I need to verify that when adding a user to a company, that user is unique across the whole group. My initial idea was to have an aggregate "group -> companies -> users" but it becomes too big and poses concurent modification issues.
I was thinking that maybe I can create a second representation of the Group that contains just the list of IDs of all its users and only this special aggregate has the "addUser" method.
Is this the right approach ?
Reading Eric Evans and Vaughn Vernon I get the idea that I might need "eventual consistancy" since my invariant spans across aggregates.
Any ideas and comments are greatly appreciated ! Thank you !
I was thinking that maybe I can create a second representation of the Group that contains just the list of IDs of all its users and only this special aggregate has the "addUser" method.
Yes - that's the right idea.
The problem is set validation, and the answer is that to maintain an invariant over a set, you need to be able to lock that set to prevent concurrent modification. In an "aggregate" design, that means that the entire set needs to be contained in a single aggregate.
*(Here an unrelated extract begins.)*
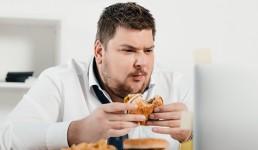 Državni službenici ne žele da im hranu i piće pregledavaju kod ulaska na posao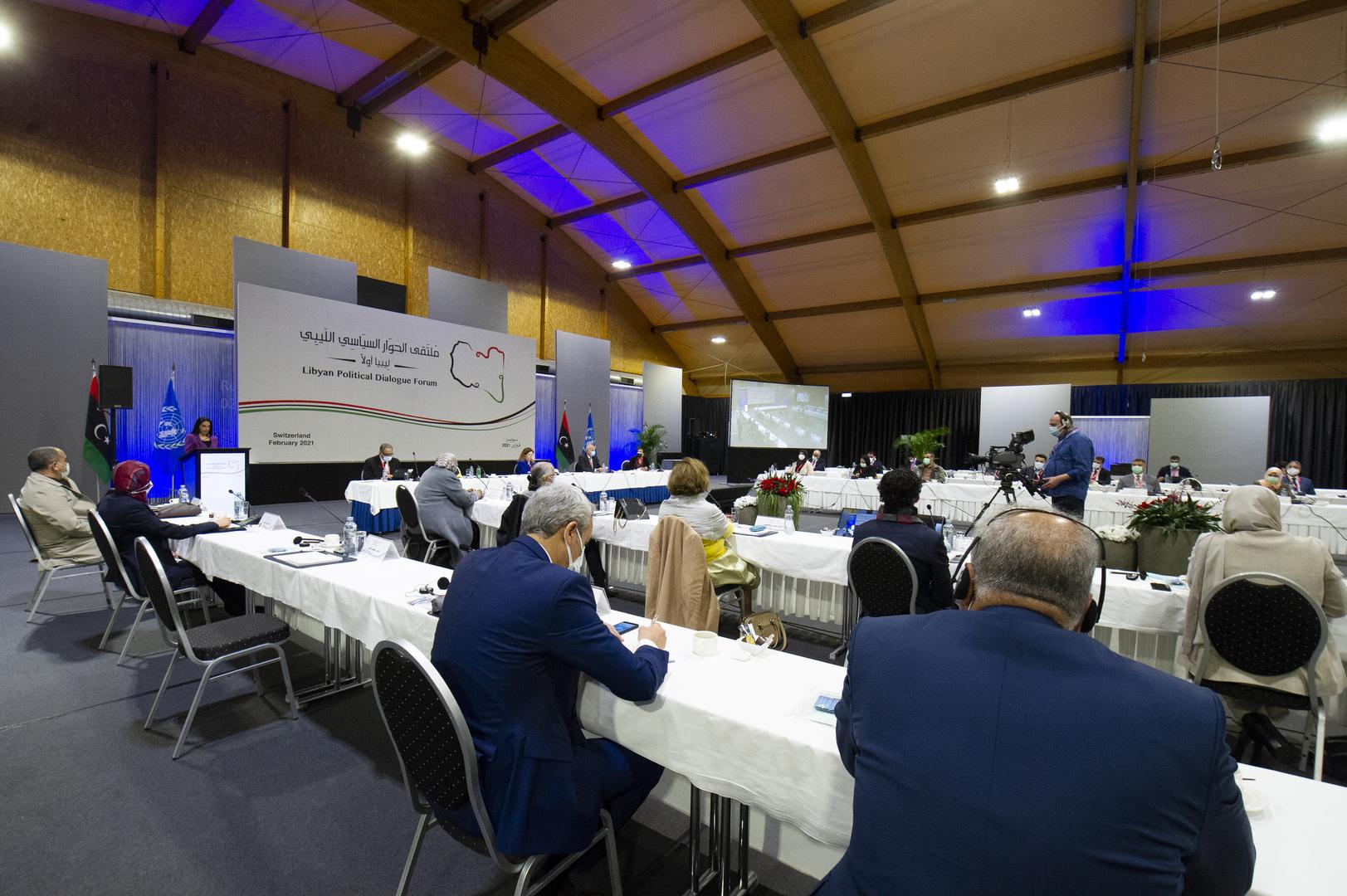 جولة انتخابات ثانية أمام ولادة السلطة التنفيذية الجديدة في ليبيا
When you have a single aggregate that is a bunch of information that you need for set validation (but not other operations) and a bunch of information used for other operations (but not validating the set), conventional wisdom is to split the set and its supporting operations into a separate aggregate.
There are a couple things to keep in mind:
First, when the invariant you are concerned with is "uniqueness", you may be able to model the domain using many small sets rather than one big one. For example, you might be able to use the userId as a key that fetches a set with zero elements (user not yet assigned) or one element (user is assigned to a specific company within a group).
Second, pay careful attention to:
What is the business impact of having a failure
If the cost of an invariant failure is small, then a best-effort-plus-detect-and-correct strategy may be more cost effective than implementing countermeasures to prevent the possibility of failure.